Around the same time, Katz Media Group signed a lease for 170000 sqft of space in the building. As of November 24, 1991, the Katz lease was the fourth largest lease in New York City. During that year the National Bank of Canada and Credietbank were tenants in the building.

In the summer of 1992, LeBoeuf, Lamb, Leiby & MacRae moved 1,200 employees into the building. The firm had consolidated from several previous locations, and occupied eight floors and the concourse level. The 20-year lease was for 224000 sqft of space. The LeBouef deal, signed in 1991, was that year's second largest lease in New York City as of November 24, 1991.

Boston Properties acquired the building in 2008, for $444 million. In 2010, Katz Media Group renewed its lease until 2027, giving Katz more than one-third of the building space, with about 200000 sqft. In 2010 MetLife refinanced a portion of the debt of the building. As of 2011 the building was worth $345 million.
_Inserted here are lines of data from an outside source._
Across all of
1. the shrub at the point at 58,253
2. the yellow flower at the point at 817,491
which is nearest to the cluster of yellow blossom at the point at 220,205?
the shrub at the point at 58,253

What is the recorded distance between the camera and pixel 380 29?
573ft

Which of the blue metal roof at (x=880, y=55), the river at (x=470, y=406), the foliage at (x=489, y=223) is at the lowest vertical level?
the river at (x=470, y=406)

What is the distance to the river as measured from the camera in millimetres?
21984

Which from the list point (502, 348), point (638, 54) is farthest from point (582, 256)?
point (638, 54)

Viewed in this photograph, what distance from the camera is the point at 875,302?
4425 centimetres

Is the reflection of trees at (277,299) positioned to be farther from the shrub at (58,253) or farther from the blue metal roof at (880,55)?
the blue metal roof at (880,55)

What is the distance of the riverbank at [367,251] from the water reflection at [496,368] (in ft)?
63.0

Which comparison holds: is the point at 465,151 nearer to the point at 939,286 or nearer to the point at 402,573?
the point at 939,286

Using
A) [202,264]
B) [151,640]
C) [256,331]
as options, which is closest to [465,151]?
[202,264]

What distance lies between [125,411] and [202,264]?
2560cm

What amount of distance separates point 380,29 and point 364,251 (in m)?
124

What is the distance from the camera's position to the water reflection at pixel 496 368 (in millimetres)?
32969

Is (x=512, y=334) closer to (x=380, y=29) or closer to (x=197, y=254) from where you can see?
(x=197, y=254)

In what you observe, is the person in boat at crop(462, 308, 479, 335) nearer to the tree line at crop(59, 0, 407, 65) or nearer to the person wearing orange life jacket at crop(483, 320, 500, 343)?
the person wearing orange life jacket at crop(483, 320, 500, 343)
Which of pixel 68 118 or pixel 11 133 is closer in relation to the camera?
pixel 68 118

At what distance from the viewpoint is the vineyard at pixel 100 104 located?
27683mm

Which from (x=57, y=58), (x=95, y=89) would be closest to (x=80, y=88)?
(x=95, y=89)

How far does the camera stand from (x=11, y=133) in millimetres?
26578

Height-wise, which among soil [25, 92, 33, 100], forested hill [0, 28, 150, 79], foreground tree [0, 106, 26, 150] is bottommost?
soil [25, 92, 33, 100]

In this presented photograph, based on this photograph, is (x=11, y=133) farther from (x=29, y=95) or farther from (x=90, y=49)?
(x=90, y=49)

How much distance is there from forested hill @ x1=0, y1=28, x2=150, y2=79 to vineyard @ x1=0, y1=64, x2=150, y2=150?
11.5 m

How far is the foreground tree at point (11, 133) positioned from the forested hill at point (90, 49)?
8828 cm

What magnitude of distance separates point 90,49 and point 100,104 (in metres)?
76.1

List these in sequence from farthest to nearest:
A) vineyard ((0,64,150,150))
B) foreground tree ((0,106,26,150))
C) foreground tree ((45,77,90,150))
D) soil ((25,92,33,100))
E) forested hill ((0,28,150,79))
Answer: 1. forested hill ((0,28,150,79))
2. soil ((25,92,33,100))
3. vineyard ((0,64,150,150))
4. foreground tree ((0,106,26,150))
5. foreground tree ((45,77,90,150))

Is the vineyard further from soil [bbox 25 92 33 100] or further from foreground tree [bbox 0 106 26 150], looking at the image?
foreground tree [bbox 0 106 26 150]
In 2011 a former deputy of Harry Macklowe, former head of the Macklowe Group, filed a lawsuit against Macklowe, saying that Macklowe did not share the proceeds of the sale of 125 West 55th Street.

==Design==
Thomas L. Waite of The New York Times said in 1988, before the completion of the building, that the blue glass sheathing around it "may give it a pastoral sheen." Waite said that the design of 125 West 55th Street is similar to that of the Metropolitan Tower.